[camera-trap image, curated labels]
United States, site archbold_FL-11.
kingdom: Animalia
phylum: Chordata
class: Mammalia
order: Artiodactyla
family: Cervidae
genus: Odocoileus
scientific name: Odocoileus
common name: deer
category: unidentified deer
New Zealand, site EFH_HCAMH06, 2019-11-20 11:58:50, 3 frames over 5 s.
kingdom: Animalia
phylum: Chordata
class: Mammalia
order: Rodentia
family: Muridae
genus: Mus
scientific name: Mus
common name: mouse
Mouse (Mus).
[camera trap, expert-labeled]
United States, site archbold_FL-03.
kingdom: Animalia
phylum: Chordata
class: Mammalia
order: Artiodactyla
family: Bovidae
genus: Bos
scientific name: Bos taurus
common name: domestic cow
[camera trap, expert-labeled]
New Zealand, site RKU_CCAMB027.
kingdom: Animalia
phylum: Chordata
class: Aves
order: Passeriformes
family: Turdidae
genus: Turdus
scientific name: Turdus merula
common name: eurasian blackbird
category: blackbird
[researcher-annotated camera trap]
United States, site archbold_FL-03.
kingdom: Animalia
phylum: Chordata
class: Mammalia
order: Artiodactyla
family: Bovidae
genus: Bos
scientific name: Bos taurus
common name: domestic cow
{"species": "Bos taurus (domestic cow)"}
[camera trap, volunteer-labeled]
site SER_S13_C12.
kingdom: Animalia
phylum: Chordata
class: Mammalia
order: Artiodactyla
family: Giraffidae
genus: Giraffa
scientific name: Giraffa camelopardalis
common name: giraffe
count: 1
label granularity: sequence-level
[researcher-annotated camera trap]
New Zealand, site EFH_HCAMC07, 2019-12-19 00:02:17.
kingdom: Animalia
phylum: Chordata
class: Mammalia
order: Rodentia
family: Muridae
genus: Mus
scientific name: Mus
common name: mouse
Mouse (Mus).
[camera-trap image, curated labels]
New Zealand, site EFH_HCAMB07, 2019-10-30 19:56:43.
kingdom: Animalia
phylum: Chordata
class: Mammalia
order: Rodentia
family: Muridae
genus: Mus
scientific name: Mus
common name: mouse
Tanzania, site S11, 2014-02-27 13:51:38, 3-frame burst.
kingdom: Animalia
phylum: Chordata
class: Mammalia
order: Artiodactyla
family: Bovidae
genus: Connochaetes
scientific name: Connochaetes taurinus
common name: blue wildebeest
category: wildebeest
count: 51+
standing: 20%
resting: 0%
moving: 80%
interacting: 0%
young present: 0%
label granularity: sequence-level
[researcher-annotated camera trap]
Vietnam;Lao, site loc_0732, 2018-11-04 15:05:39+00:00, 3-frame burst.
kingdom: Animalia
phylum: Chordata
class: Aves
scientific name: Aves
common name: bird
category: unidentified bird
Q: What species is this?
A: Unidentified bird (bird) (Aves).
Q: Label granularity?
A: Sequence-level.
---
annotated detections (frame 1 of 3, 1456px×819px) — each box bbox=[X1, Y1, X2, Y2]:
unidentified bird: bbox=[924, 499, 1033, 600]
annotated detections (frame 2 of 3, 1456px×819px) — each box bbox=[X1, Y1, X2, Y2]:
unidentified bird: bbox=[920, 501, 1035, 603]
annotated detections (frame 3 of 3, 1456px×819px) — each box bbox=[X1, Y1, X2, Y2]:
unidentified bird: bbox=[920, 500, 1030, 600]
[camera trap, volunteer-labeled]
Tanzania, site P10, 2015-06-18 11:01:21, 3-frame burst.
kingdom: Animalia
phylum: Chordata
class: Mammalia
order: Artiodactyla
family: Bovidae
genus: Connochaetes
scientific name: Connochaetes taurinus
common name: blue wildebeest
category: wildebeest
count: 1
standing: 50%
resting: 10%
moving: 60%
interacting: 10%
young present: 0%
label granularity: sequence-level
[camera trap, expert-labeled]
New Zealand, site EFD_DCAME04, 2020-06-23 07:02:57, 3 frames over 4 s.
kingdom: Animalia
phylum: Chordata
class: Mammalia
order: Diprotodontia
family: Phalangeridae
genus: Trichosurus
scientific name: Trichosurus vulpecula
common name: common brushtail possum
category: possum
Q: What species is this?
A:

**Work to complete**
Please retype the data above exactly, including every line.

**Solution**
[camera-trap image, curated labels]
United States, site archbold_FL-11.
kingdom: Animalia
phylum: Chordata
class: Mammalia
order: Artiodactyla
family: Cervidae
genus: Odocoileus
scientific name: Odocoileus
common name: deer
category: unidentified deer
New Zealand, site EFH_HCAMH06, 2019-11-20 11:58:50, 3 frames over 5 s.
kingdom: Animalia
phylum: Chordata
class: Mammalia
order: Rodentia
family: Muridae
genus: Mus
scientific name: Mus
common name: mouse
Mouse (Mus).
[camera trap, expert-labeled]
United States, site archbold_FL-03.
kingdom: Animalia
phylum: Chordata
class: Mammalia
order: Artiodactyla
family: Bovidae
genus: Bos
scientific name: Bos taurus
common name: domestic cow
[camera trap, expert-labeled]
New Zealand, site RKU_CCAMB027.
kingdom: Animalia
phylum: Chordata
class: Aves
order: Passeriformes
family: Turdidae
genus: Turdus
scientific name: Turdus merula
common name: eurasian blackbird
category: blackbird
[researcher-annotated camera trap]
United States, site archbold_FL-03.
kingdom: Animalia
phylum: Chordata
class: Mammalia
order: Artiodactyla
family: Bovidae
genus: Bos
scientific name: Bos taurus
common name: domestic cow
{"species": "Bos taurus (domestic cow)"}
[camera trap, volunteer-labeled]
site SER_S13_C12.
kingdom: Animalia
phylum: Chordata
class: Mammalia
order: Artiodactyla
family: Giraffidae
genus: Giraffa
scientific name: Giraffa camelopardalis
common name: giraffe
count: 1
label granularity: sequence-level
[researcher-annotated camera trap]
New Zealand, site EFH_HCAMC07, 2019-12-19 00:02:17.
kingdom: Animalia
phylum: Chordata
class: Mammalia
order: Rodentia
family: Muridae
genus: Mus
scientific name: Mus
common name: mouse
Mouse (Mus).
[camera-trap image, curated labels]
New Zealand, site EFH_HCAMB07, 2019-10-30 19:56:43.
kingdom: Animalia
phylum: Chordata
class: Mammalia
order: Rodentia
family: Muridae
genus: Mus
scientific name: Mus
common name: mouse
Tanzania, site S11, 2014-02-27 13:51:38, 3-frame burst.
kingdom: Animalia
phylum: Chordata
class: Mammalia
order: Artiodactyla
family: Bovidae
genus: Connochaetes
scientific name: Connochaetes taurinus
common name: blue wildebeest
category: wildebeest
count: 51+
standing: 20%
resting: 0%
moving: 80%
interacting: 0%
young present: 0%
label granularity: sequence-level
[researcher-annotated camera trap]
Vietnam;Lao, site loc_0732, 2018-11-04 15:05:39+00:00, 3-frame burst.
kingdom: Animalia
phylum: Chordata
class: Aves
scientific name: Aves
common name: bird
category: unidentified bird
Q: What species is this?
A: Unidentified bird (bird) (Aves).
Q: Label granularity?
A: Sequence-level.
---
annotated detections (frame 1 of 3, 1456px×819px) — each box bbox=[X1, Y1, X2, Y2]:
unidentified bird: bbox=[924, 499, 1033, 600]
annotated detections (frame 2 of 3, 1456px×819px) — each box bbox=[X1, Y1, X2, Y2]:
unidentified bird: bbox=[920, 501, 1035, 603]
annotated detections (frame 3 of 3, 1456px×819px) — each box bbox=[X1, Y1, X2, Y2]:
unidentified bird: bbox=[920, 500, 1030, 600]
[camera trap, volunteer-labeled]
Tanzania, site P10, 2015-06-18 11:01:21, 3-frame burst.
kingdom: Animalia
phylum: Chordata
class: Mammalia
order: Artiodactyla
family: Bovidae
genus: Connochaetes
scientific name: Connochaetes taurinus
common name: blue wildebeest
category: wildebeest
count: 1
standing: 50%
resting: 10%
moving: 60%
interacting: 10%
young present: 0%
label granularity: sequence-level
[camera trap, expert-labeled]
New Zealand, site EFD_DCAME04, 2020-06-23 07:02:57, 3 frames over 4 s.
kingdom: Animalia
phylum: Chordata
class: Mammalia
order: Diprotodontia
family: Phalangeridae
genus: Trichosurus
scientific name: Trichosurus vulpecula
common name: common brushtail possum
category: possum
Q: What species is this?
A:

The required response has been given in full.